Attorney-at-Law

FROM BOONDOCKS TO CORNFIELDS

In Uncategorized on 09/28/2022 at 16:41

Judge Albert G (“Scholar Al”) Lauber gets ’em all, from GA boondocks to IN cornfields.

Donald Furrer and Rita Furrer, T. C. Memo. 2022-100, filed 9/28/22, are farmers who donated a lot of the soybeans and corn they grew on their IN farmstead to two (count ’em, two) charitable remainder annuity trusts (CRATs, in taxspeak) in two different years. The trustee (their son) immediately sold the crops to the usual buyer, who paid cash. From that, the trustee distributed some small interest earned on the cash (which Don and Rita reported) and a lot of cash (which they didn’t report, claiming return of investment).

IRS allowed some of this at Exam, but bounced the rest, and amended their answer to disallow the whole lot when Don and Rita petitioned the bounce.

The matter comes up on partial summary J to the scholar, Judge Albert G (“Scholar Al”) Lauber. IRS has BoP, as the disallowance is new matter.

First, Don and Rita have zero basis in the crops, as they expensed all the costs of producing same on their Sched Fs. And they admit they have zero basis.

Don and Rita claim charitable contribution for whatever portion of the crops would vest in the 501(c)(3) remaindertypes. But they submitted no Form 8283 or qualified appraisal of the crops, and compliance is a strict requirement per Section 170(f)(11)(a)(i). FMV is irrelevant, because the crops are ordinary income property (goods held for sale in the usual course of business), and Section 170(e)(1)(A) says that grantor thereof only gets a deduction for whatever isn’t taxable at ordinary rates. But all of the proceeds are, because Don and Rita expensed their costs of production. So their contribution for tax purposes is zero.

See also Section 1015. The trusts get the donors’ carryover basis, except where basis is more than FMV at date of donation (in which case trusts’ basis is FMV), plus any gift tax paid. None was paid, and basis is less than FMV here.

So when the trustee sold the crops, all the proceeds were taxable gain.

Except CRATs are tax-exempt.

Except distributions from CRATs are taxable to non-exempt recipients. Trust me, they are: I have a CRAT, and I know.

“A distribution from a CRAT is deemed to consist first of income that is subject to the highest Federal tax rate (ordinary income), and then, upon exhaustion of that class, of income subject to progressively lower tax rates.
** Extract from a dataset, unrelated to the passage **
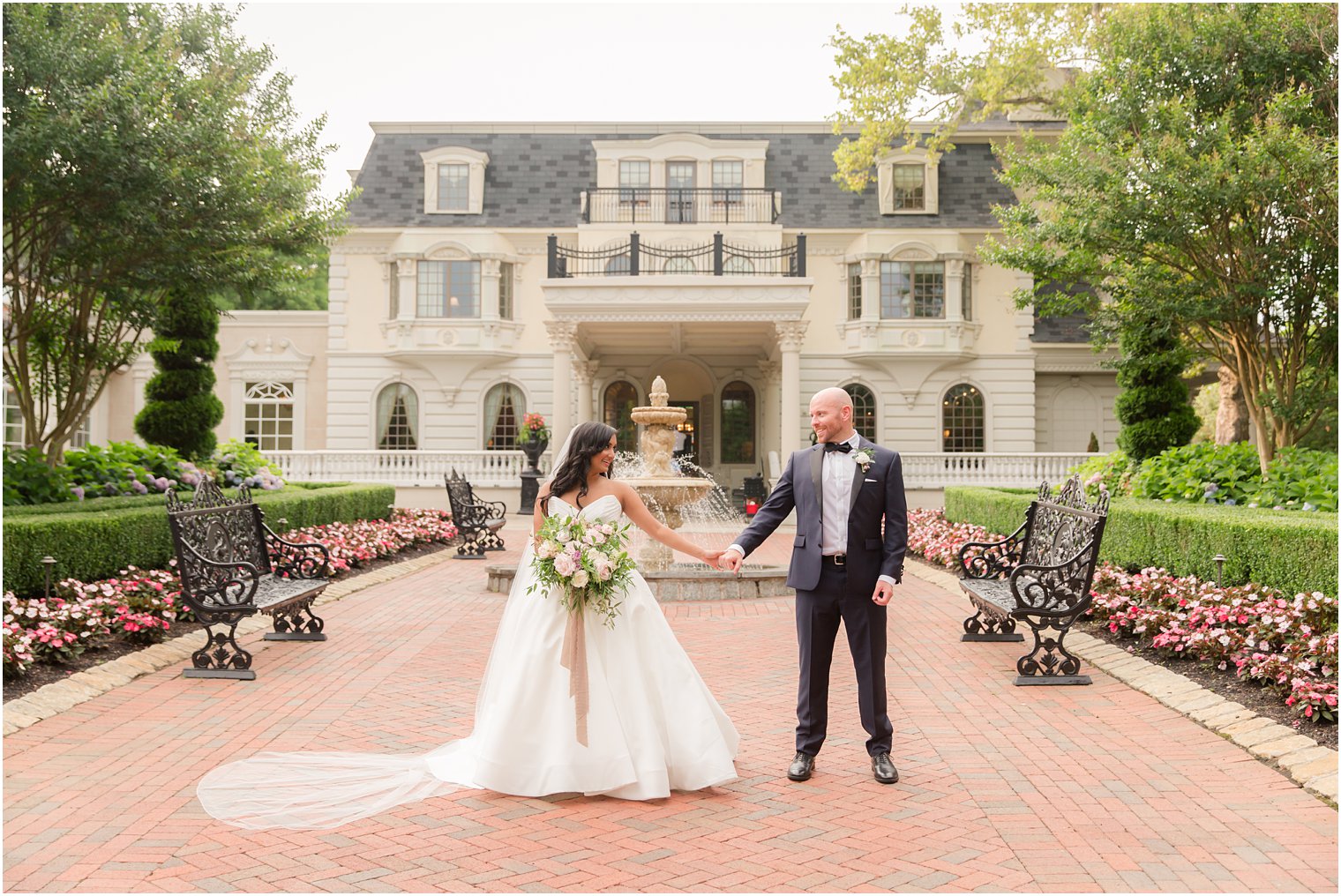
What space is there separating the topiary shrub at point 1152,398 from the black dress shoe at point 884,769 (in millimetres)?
15304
Only after all taxable income has been distributed is a beneficiary deemed to receive a nontaxable return of corpus.” T. C. Memo. 2022-100, at p. 9.
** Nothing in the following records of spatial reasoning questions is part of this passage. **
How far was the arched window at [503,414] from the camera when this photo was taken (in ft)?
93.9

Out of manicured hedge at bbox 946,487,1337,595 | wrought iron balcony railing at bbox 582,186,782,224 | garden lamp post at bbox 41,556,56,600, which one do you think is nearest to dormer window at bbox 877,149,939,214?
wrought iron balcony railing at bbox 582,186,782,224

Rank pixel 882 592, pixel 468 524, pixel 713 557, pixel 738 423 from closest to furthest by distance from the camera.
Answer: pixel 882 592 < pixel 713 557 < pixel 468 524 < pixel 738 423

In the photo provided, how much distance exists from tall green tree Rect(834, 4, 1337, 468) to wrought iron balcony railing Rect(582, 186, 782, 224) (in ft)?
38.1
Don’s and Rita’s trusty attorney gets a ding from Judge Scholar Al.

“Petitioners’ response to the summary judgment motion is not a model of clarity. As best we can tell, they appear to make three arguments. None has merit.” T. C. Memo. 2022-100, at p. 10.

Trusty attorney claims sale to CRATs, except CRATs had nothing wherewith to pay, and any gain on a sale would have been taxable to Don and Rita. The trustee claimed a basis in the donated corn and soybeans when he sold them, but his numbers are “utterly implausible,” T. C. Memo. 2022-100, at p. 11.
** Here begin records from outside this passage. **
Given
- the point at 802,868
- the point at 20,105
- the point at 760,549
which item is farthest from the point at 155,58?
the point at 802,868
Trusty attorney claims distributions should be exempt, as CRAT is exempt.

Section 664(a) exempts the CRAT, but Section 664(b) taxes the distributions.

Finally, trusty attorney tries the Section 72 investment-in-the-contract argument, except Section 72(a)(1) defers to the Section 664 waterfall. And even if Section 72 applied, the basis (investment in the contract) is still zero.